(DIRECTIONS): Find the line containing "Plastic Nova hook". Retype it and every later line of the records exactly, leaving out pictures.

──────────

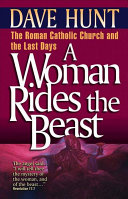 A Woman Rides the Beast ebook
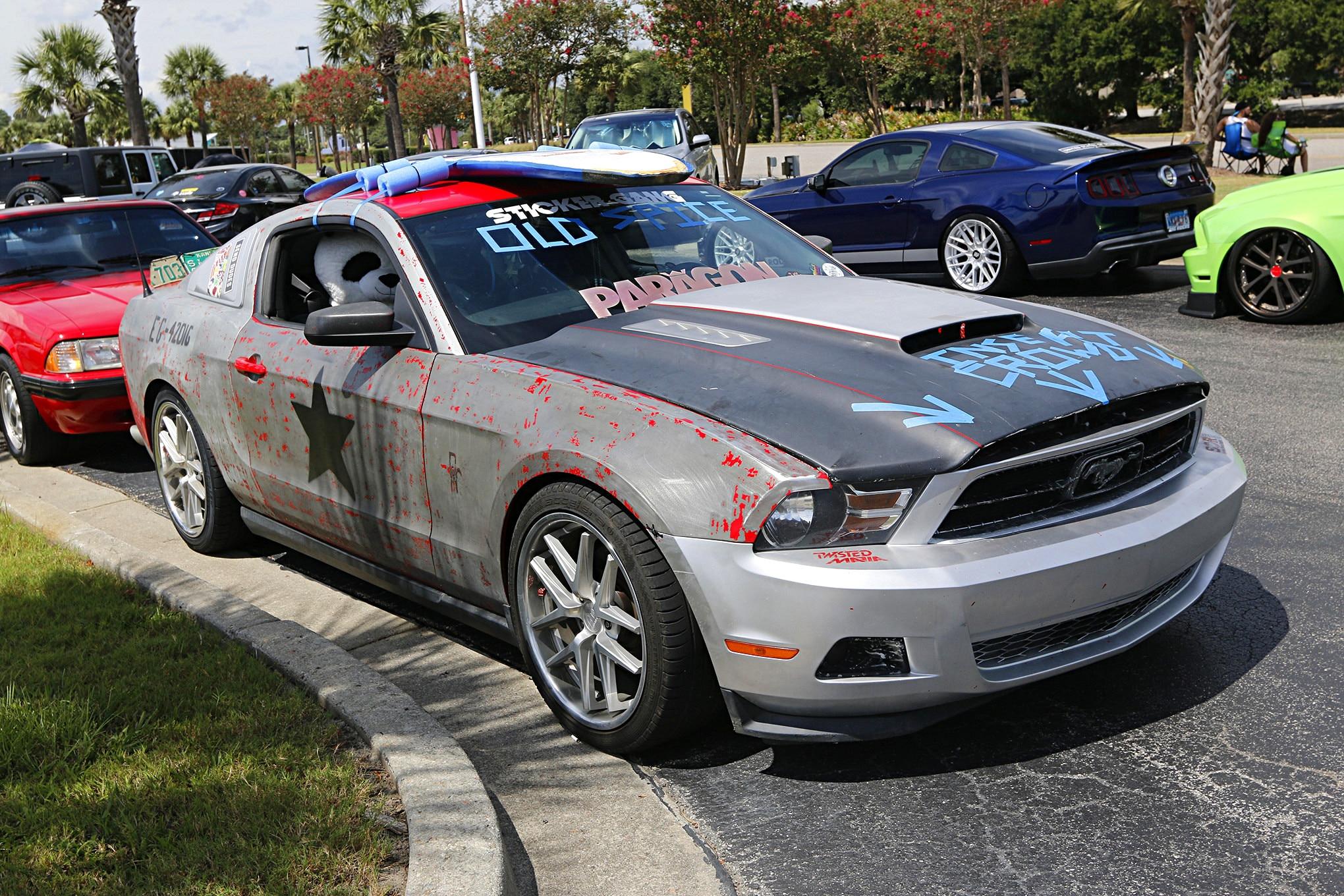 Mustang Week Meet N Greet 169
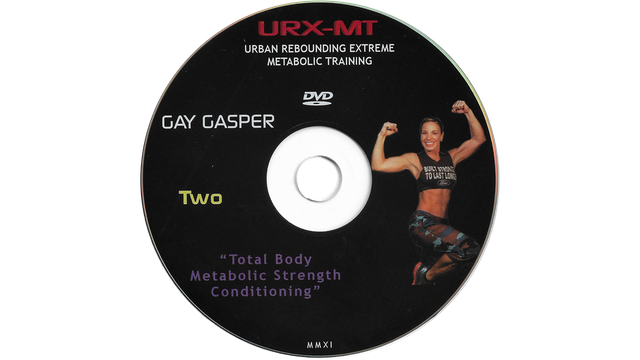 URX-MT Total Body Metabolic Strength Conditioning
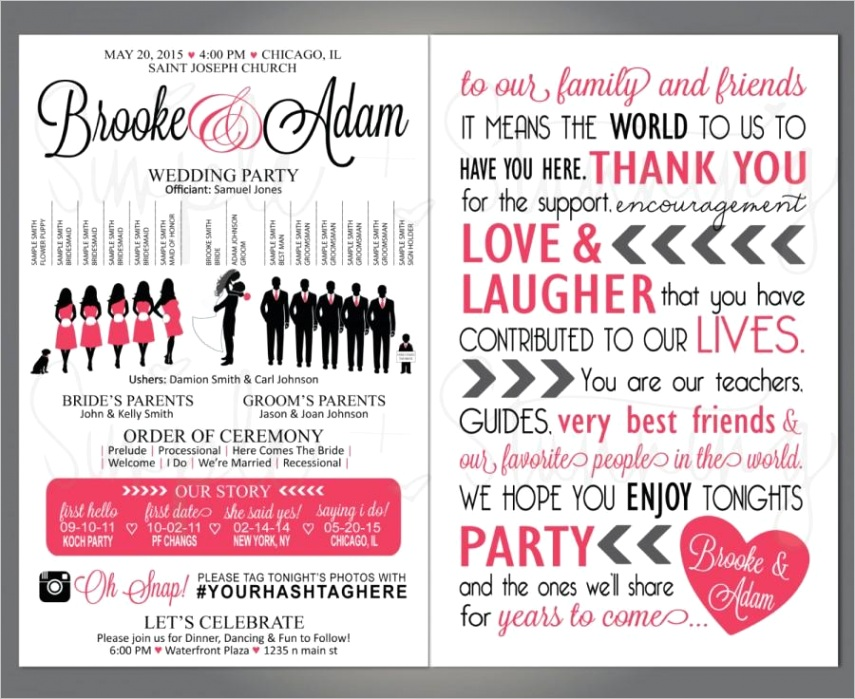 silhouette wedding party program wedding party veritcal layout silhouette front and back customizable 55quotx85quot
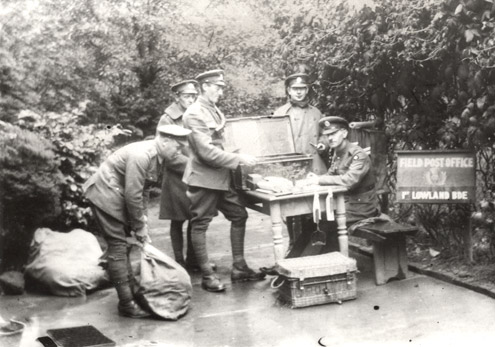 Photo of a REPS unit on the Western Front in WW1 (POST 56/6)
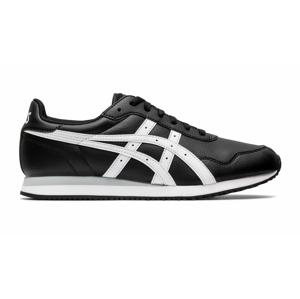 Asics Tiger Runner Black/White čierne 1191A301-001 - vyskúšajte osobne v obchode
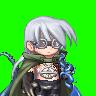 byakuya_505's avatar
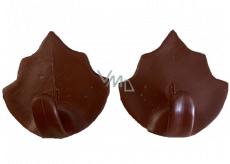 Plastic Nova hook brown self-adhesive Maple 2 pieces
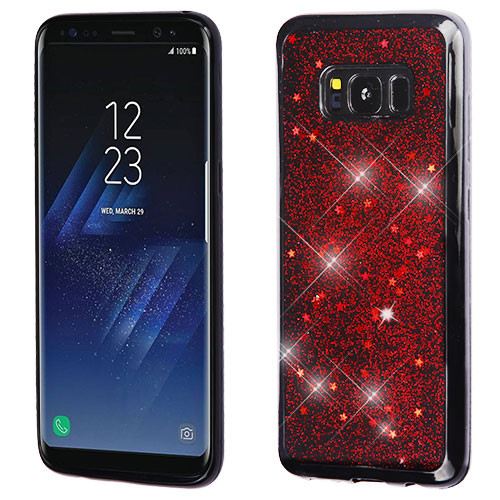 MyBat Krystal Gel Series Candy Skin Cover for Samsung Galaxy S8 Plus - Red Starry Sky (Black)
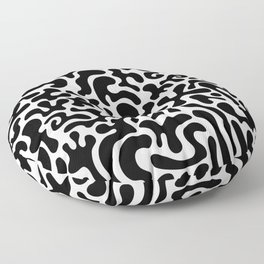 Social Networking Floor Pillow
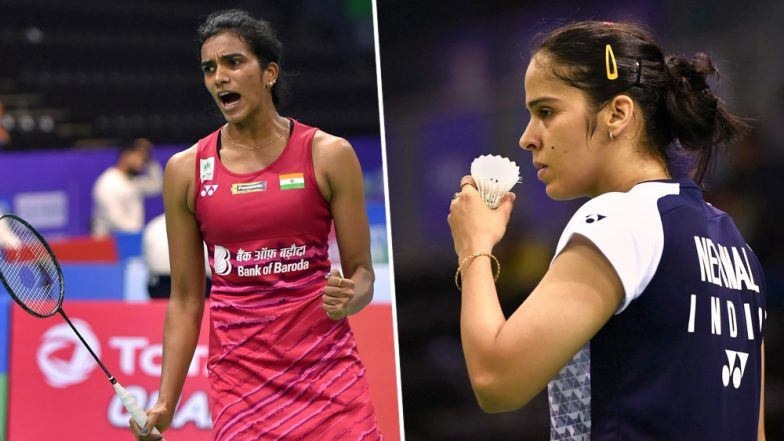 Saina Nehwal Touches Seven-Million Followers on Twitter, PV Sindhu is at Two! Star Indian Shuttlers Thank Fans in Sweet Tweets
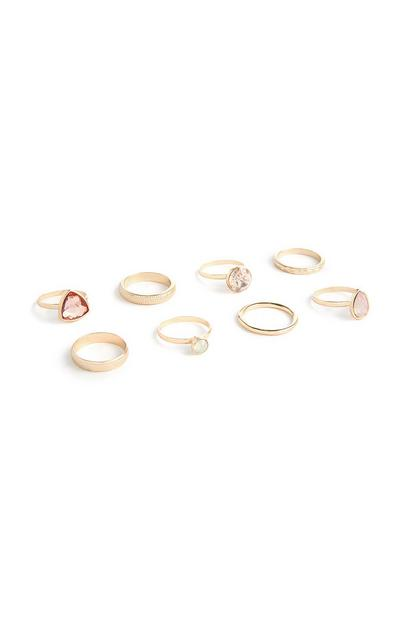 8-Pack Gold Gem Rings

──────────

(OUTPUT FOR THIS TASK):
 Plastic Nova hook brown self-adhesive Maple 2 pieces
 MyBat Krystal Gel Series Candy Skin Cover for Samsung Galaxy S8 Plus - Red Starry Sky (Black)
 Social Networking Floor Pillow
 Saina Nehwal Touches Seven-Million Followers on Twitter, PV Sindhu is at Two! Star Indian Shuttlers Thank Fans in Sweet Tweets
 8-Pack Gold Gem Rings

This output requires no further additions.